The gourd-shaped excavation varies in depth from 6 to 10 inches, and it is from 3 inches near the top to 4 or 5 inches wide at the bottom. The finer chips are allowed to remain in the bottom, forming the nest proper, on which the eggs are deposited. Frequently they are more than half covered by these chips. The interior of the entire excavation is most carefully smoothed off, which must consume considerable time, considering the tough, stringy, and elastic nature of the wood when filled with sap, making it even more difficult to work when partly decayed, which seems to be the case with nearly all the aspens of any size. Probably eight or ten days are consumed in excavating a satisfactory nesting site. All the larger and coarser chips are dropped out of the hole and scattered about the base of the tree.
Johnson A. Neff (1928) says: “The nests of these birds are placed in whatever trees are abundant in their vicinity. In Klamath County, in the foothills and in the lower valleys, alders, cottonwoods and aspens were utilized; in the higher altitudes, firs were the common site, with the alder and willow along the small streams. In the Willamette Valley the firs, cottonwoods, willows, alders, and others, are used indiscriminately.”
Near Blaine, Wash., Mr. Dawson (Dawson and Bowles, 1909) found an almost inaccessible nest of this sapsucker 50 feet from the ground in a big fir stub, “sixteen feet around at the base, above the root bulge, and perfectly desolate of limbs.” He managed to reach the nest with the help of a rope and cleats nailed on the barkless trunk. He says:
“By the time I had a hole large enough to thrust in the hand, the eggs were quite buried in chips and rotten wood. But when they were uncovered, they were seen to lie, seven of them, in two regular lines, four in the front rank with sides touching evenly, and three in the rear with points dove-tailed between.”

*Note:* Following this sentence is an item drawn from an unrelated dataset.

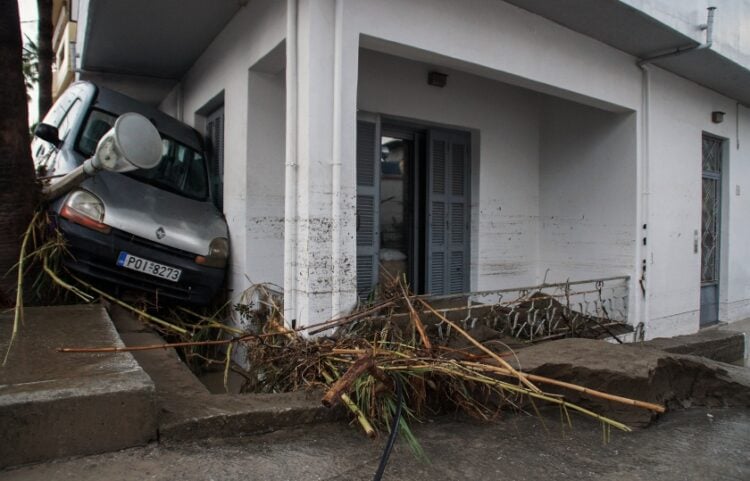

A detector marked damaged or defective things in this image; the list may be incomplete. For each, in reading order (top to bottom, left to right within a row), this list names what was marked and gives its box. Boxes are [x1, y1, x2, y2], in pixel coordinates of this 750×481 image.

broken concrete slab [0, 306, 156, 466]
broken concrete slab [106, 306, 340, 444]
broken concrete slab [516, 338, 750, 428]
broken concrete slab [644, 328, 748, 362]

Harry S. Swarth (1924) also found some lofty nests in the Skeena River region of northern British Columbia; he writes: “During May and June a number of nests were found, mostly through seeing the old birds carrying food to the young. One was drilled in a live poplar, the tree a straight column with no branching limb save at the very top, the nest some seventy feet from the ground. Another was in a dead birch, sixty feet up. Many others were noted, all in birch or poplar, mostly dead trees, and no nest was less than fifty feet above the ground. One male bird collected had the abdomen bare of feathers. It obviously had been incubating eggs.”

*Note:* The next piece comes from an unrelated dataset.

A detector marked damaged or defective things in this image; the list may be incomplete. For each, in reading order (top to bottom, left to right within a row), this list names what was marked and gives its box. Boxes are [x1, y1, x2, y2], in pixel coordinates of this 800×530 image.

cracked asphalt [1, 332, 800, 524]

Eggs.—The red-breasted sapsucker lays four to seven eggs, usually five or six. Bendire (1895) describes them, as follows: “The eggs, when fresh and before blowing, like those of all Woodpeckers, show the yolk through the translucent shell, giving them a beautiful pinkish appearance, as well as a series of straight lines or streaks, of a more pronounced white than the rest of the shell, running toward and converging at the smaller axis of the egg. After blowing, the pink tint will be found to have disappeared and the egg changed to a pure, delicate white, the shell showing a moderate amount of luster. There is considerable variation in their shape, running as they do through all the different ovates to an elongated ovate.”
The measurements of 54 eggs average 23.61 by 17.51 millimeters; the eggs showing the four extremes measure 25.40 by 17.78, 24.13 by 18.54, 21.84 by 17.27, and 23.11 by 16.26 millimeters.